In an addendum, Little illustrated radiographic features of stumps from a collection of 116 prints which he donated to the Royal College of Surgeons of England, some showing spur formation that caused no symptoms and were associated with good stump function whereas good radiographs might hide painful stumps.29

Largely based on World War II experience, Thomas and Haddan attributed most stump difficulties to the following:

"1. Faults in the stump itself, due to improper operative technic, infection, or improper preparation of the stump for the prosthesis. 2. Poor stump hygiene, with resulting skin irritation or infection. 3. Faulty fitting of the prosthesis. (This, though most often blamed, is probably the least frequent of all causes.)"30

Detailed complications were as follows:

i. Persistent tenderness after fitting a prosthesis caused by low-grade infection, vascular disturbances, adherent scar and irritable neuroma; painful neuromata were not so common as generally thought, but if pain was suspected and abolished by local anaesthetic infiltration, nerve resection was indicated.

ii. Phantom pain and causalgia, noting that all amputees experienced sensations relating to ablated anatomy, usually not disturbing and per sisting briefly. Commoner in the upper than lower limb, the severity was related to amount of sepsis experienced in the stump. Sensations of warmth, itching, burning, throbbing, piercing, cramping, sticking and of the limb being crushed or torn were described although, fortunately, intractable pain in the phantom was rare. They added psychic factors played a role in susceptible individuals and noted Leriche and Livingstone's investigation of the part played by the autonomic nervous system and the help given to some cases by injection of sympathetic ganglia. Their review of the literature confirmed cure was difficult. If local anaesthesia of paravertebral ganglia was effective, repeat injections or ganglionectomy was justified, and for the extremely introspective patient, frontal lobotomy was a possibility. Initial pain due to sepsis, tight bandaging, insufficient sedation and painful dressing changes indicated probable factors that should be avoided.

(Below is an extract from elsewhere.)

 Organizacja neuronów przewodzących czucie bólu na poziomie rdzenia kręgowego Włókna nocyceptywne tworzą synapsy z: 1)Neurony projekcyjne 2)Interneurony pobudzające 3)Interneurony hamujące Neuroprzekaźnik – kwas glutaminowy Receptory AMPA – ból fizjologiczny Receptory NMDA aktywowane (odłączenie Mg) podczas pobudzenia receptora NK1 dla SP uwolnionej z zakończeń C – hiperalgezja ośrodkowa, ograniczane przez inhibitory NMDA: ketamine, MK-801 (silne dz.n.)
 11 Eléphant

iii. Ulceration, associated with an overlong stump, especially below the knee; venous stagnation and swelling was more marked in those with peripheral vascular disease. Sinus formation was usually the result of osteomyelitis, and X-rays might confirm bony sequestra for removal.

iv. Bursal formation often developed over bony points subject to friction by a socket and required adjustment of the prosthesis.

v. Skin irritation, furunculosis, infected sebaceous cysts and eczematous dermatitis were associated with lack of stump hygiene or a poorly fitting socket.31

Gillis developed extensive expertise in managing painful stumps, devoting a chapter to this in 1954, and suggested the following factors, including a growing trend by several authors to implicate prostheses in the 20th century.

i. Local stump pathology of skin, fat and fascia, muscle, nerve, vessels or bone.

ii. Pain associated with artificial limbs caused by poor fit, faulty alignment, poor supporting appendages and controls.

iii. In the lower limb, remote causes due to lumbar disc prolapse,spinal arthritis or hip or knee arthritis, possibly on the good side.

iv. Central causes, producing phantom and perhaps causalgia.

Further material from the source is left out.